Source extract Start Marker

Re: [DISCUSS] Null Handling 3.5.x

Posted by Jorge Bay Gondra <jo...@gmail.com>.
I think having a null literal makes sense. It plays well with existent SQL
providers, where there are representations for null:
https://docs.microsoft.com/en-us/dotnet/api/system.dbnull.value

I would propose another literal: UNSET. On some db providers, there's a
distinction between NULL, that causes a write to occur (overwriting
existing value), and UNSET, which is ignored at write time.

See UNSET ticket in Cassandra:
https://issues.apache.org/jira/browse/CASSANDRA-7304

On Mon, Jun 3, 2019 at 10:49 AM Dmitry Novikov <dm...@neueda.com>
wrote:

> Hello Stephen,
>
> Sounds like a great idea!
>
> One more use case, returning `null` object in case property does not exist:
>
> g.V().limit(1).coalesce(values('notSureIfExists'),
> constant(Null.instance()))
>
> This would be very useful when working with steps that may fail on not
> existing value. For example `project` step:
>
> gremlin> g.V().limit(1).project('a',
> 'b').by(values('name')).by(values('notSureIfExists'))
> The provided traverser does not map to a value:
> v[1]->[PropertiesStep([notSureIfExists],value)]
>
> Could be improved:
>
> gremlin> g.V().limit(1).project('a',
> 'b').by(values('name')).by(coalesce(values('notSureIfExists'),
> constant(Null.instance())))
> ==>[a:marko,b:null]
>
> `null` is better than any custom constant here, because it clearly
> represents a missing value.
>
> To avoid necessity for `null` guards, it could be defined: "steps that
> take `null` as input will produce `null` as output":
>
> gremlin> g.inject(Null.instance()).id()
> ==> null
> gremlin> g.inject(Null.instance()).math("_ + 1")
> ==> null
> gremlin> g.inject(Null.instance()).properties().as('a').key()
> ==> null
>
> I see two approaches how to handle `null` in aggregation steps:
>
> Steps like `max`, `count`... may either fail on `null` object, requiring
> to use predicate:
>
> gremlin> g.inject(1).inject(Null.instance()).inject(3).max()
> Max step does not work with `null` values
> gremlin>
> g.inject(1).inject(Null.instance()).inject(3).is(neq(Null.instance())).max()
> ==>3
>
> Alternatively exclude `null` values from calculation:
>
> gremlin> g.inject(1).inject(Null.instance()).inject(3).max()
> ==>3
> gremlin> g.inject(1).inject(Null.instance()).inject(3).count()
> ==>2
>
> On 2019/05/31 17:01:34, Stephen Mallette <sp...@gmail.com> wrote:
> > I just spent some time fixing:
> >
> > https://issues.apache.org/jira/browse/TINKERPOP-2099
> >
> > which dealt with inconsistencies in null handling for property() step
> when
> > there is a null value. That's all nice now, but null handling still isn't
> > so good overall. It's generally inconsistent in how it behaves in a
> variety
> > of uses in Gremlin - here's a couple examples:
> >
> > gremlin> g.inject(null)
> > java.lang.NullPointerException
> > Type ':help' or ':h' for help.
> > Display stack trace? [yN]n
> > gremlin> g.V().constant(null)

Source extract End Marker
Stored data Start Marker

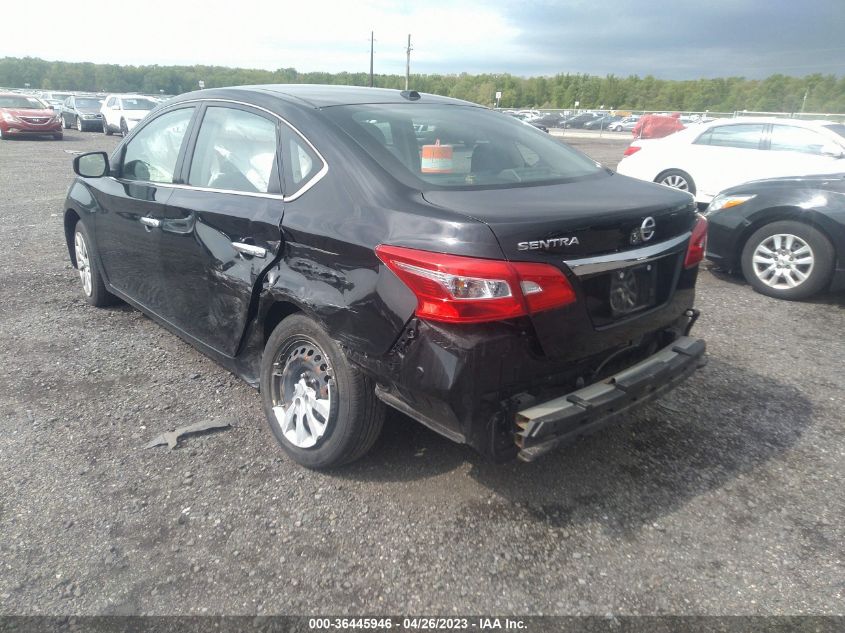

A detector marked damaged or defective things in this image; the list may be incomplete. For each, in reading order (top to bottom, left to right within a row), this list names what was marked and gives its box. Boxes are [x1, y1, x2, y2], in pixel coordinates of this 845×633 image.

broken tail light lens [374, 242, 572, 320]
broken tail light lens [684, 215, 708, 270]
damaged rear bumper [516, 336, 704, 460]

Stored data End Marker

What this task involves: Reproduce the null-handling discussion verbatim from "I think having" up to and including "at write time.".

Answer section:
I think having a null literal makes sense. It plays well with existent SQL
providers, where there are representations for null:
https://docs.microsoft.com/en-us/dotnet/api/system.dbnull.value

I would propose another literal: UNSET. On some db providers, there's a
distinction between NULL, that causes a write to occur (overwriting
existing value), and UNSET, which is ignored at write time.